JOSÉ NÊUMANNE
Jornalista, editorialista do Jornal da Tarde, comentarista da Rádio Jovem Pan e do SBT, poeta e escritor com diversos livros publicados, entre eles: Solos do silêncio – poesia reunida  e O silêncio do delator, que acaba de obter o Prêmio "Senador José Ermírio de Moraes", da ABL (clique no título da obra para ler a fortuna crítica).
Leia novo texto de Ronaldo Cagiano na fortuna crítica do autor e conheça a poesia do colunista, cujo CD agora tem opção de download.

Coluna de 11/5

Um prato por um voto

O marqueteiro eleitoral paraibano Carlos Roberto de Oliveira é autor de uma das melhores sentenças que conheço sobre a nossa democracia, meramente eleitoral, na qual o povo só tem poder e o exerce ao escolher seus representantes e governantes. Ao longo do exercício do poder republicano por estes, o eleitor nem fede nem cheira. Quando Maílson da Nóbrega era ministro da Fazenda, no governo Sarney, convocou o especialista para analisar suas chances de se eleger para a Constituinte. E Carlos encerrou a análise com uma pérola: “Eleição no Brasil, principalmente nas regiões pobres como o Nordeste, não é exercício de democracia, mas mecanismo de distribuição de renda”.

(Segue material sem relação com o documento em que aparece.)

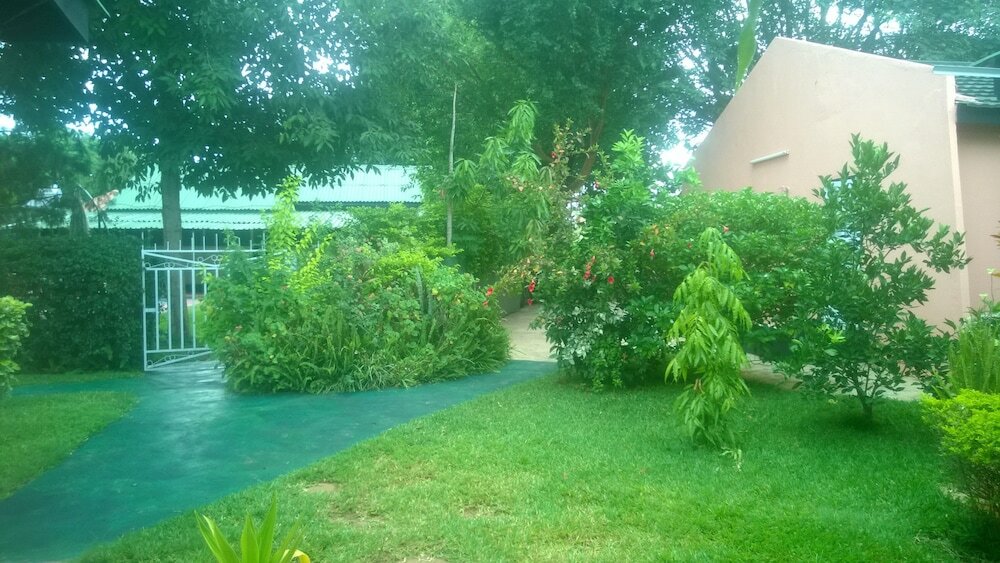 Фото Gloria's Bed and Breakfast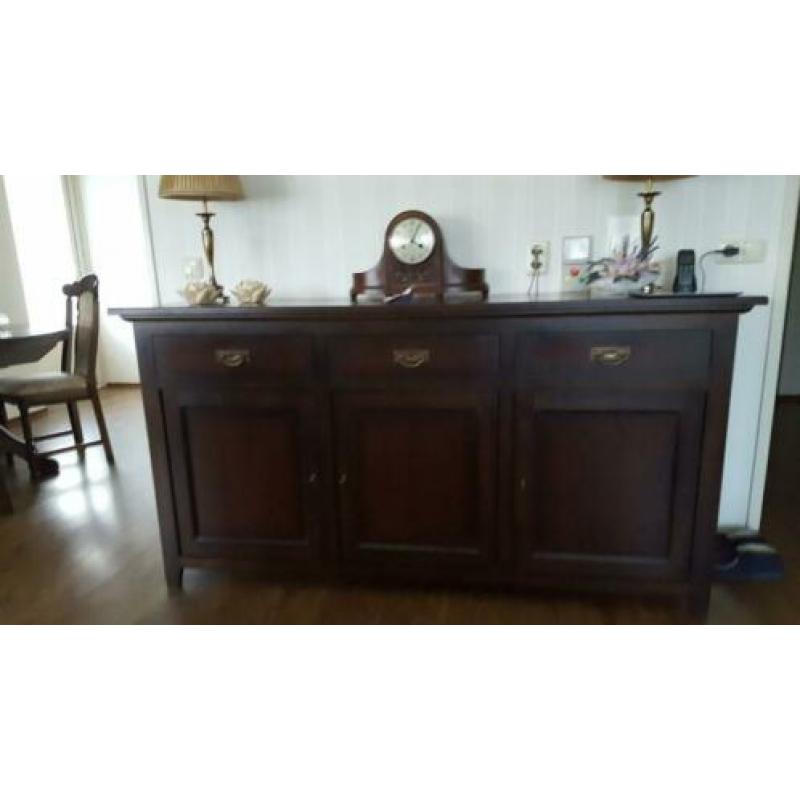 dressoir plus diversen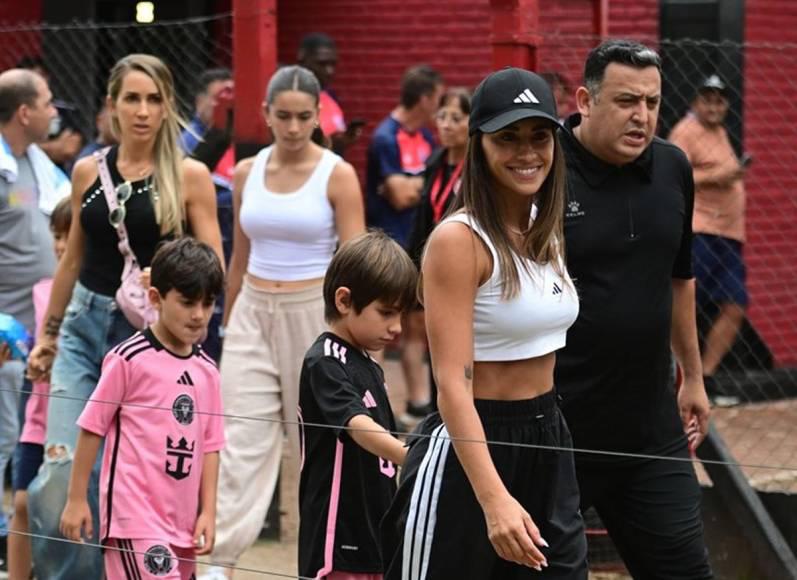 En fotos: Messi y Antonela Roccuzzo causan revuelo en Argentina tras debut de su hijo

A distribuição de renda não é propriamente o forte deste País de distâncias sociais abissais e onde a concentração das riquezas, apesar de hoje estar desacelerando, é historicamente um vexame. É, portanto, uma forma perversa de farisaísmo inculpar o pobre que vende seu voto por um prato de comida. Se a eleição é um dos raríssimos momentos em que o pobre brasileiro encontra alguma forma de reduzir, ainda que seja só um pouquinho, sua miséria, por que não o faria? Esse farisaísmo, aliás, é uma tentativa calhorda de ocultar o verdadeiro vilão desta história: o político que compra o voto, principalmente quando o faz usando o dinheiro público.

A máxima do marqueteiro da Paraíba se repete diariamente no noticiário dos jornais nesta campanha presidencial. O presidente Luiz Inácio Lula da Silva tem recorrido a esse mecanismo clássico de troca de um voto por um prato com uma desfaçatez que beira a candidez. No andar de cima, seu governo propiciou aos banqueiros a mais próspera temporada de todos os tempos. Em seus três anos iniciais, as cinco maiores instituições financeiras do Brasil lucraram 26% a mais que nos oito anos do governo Fernando Henrique, acusado de submisso aos financistas, por sua condição dita “neoliberal”.

Enquanto isso, para a mesa posta no porão o governo não se cansa de produzir bondades, da Bolsa Família ao aumento dos aposentados, passando pelo reajuste dos vencimentos dos servidores públicos e por outras medidas de alcance amplo e rápido, capazes de produzir um aumento de renda entre camadas desassistidas da população que tornam o candidato à reeleição o verdadeiro “pai dos pobres”. Essa tática de encher as burras dos bancos de dinheiro, ao mesmo tempo em que aumenta bastante a renda do mais pobre, esmagando a classe média e deixando que esta esperneie, até mesmo votando no candidato contrário a sua manutenção no poder (pois não tem número para superar a satisfação do lúmpen) torna o presidente o mais pragmático e menos escrupuloso político brasileiro da República. A quem imagina que fosse Getúlio Vargas, é bom recordar que este se suicidou numa pocinha de lama (a corrupção atribuída a seu guarda-costas, Gregório Fortunato, e a um irmão destrambelhado, Benjamin Vargas, o “Beijo”), enquanto Lula surfa num oceano de porcaria, favorito à própria volta.

O que a oposição desarvorada não consegue entender é que não é sensato contar com a reação indignada de um eleitorado que vende seu voto contra a compra dos votos dos parlamentares pelo “valerioduto” por meio do “mensalão”. Esperar a revolta do esfarrapado contra o roto é de uma estupidez de dar dó.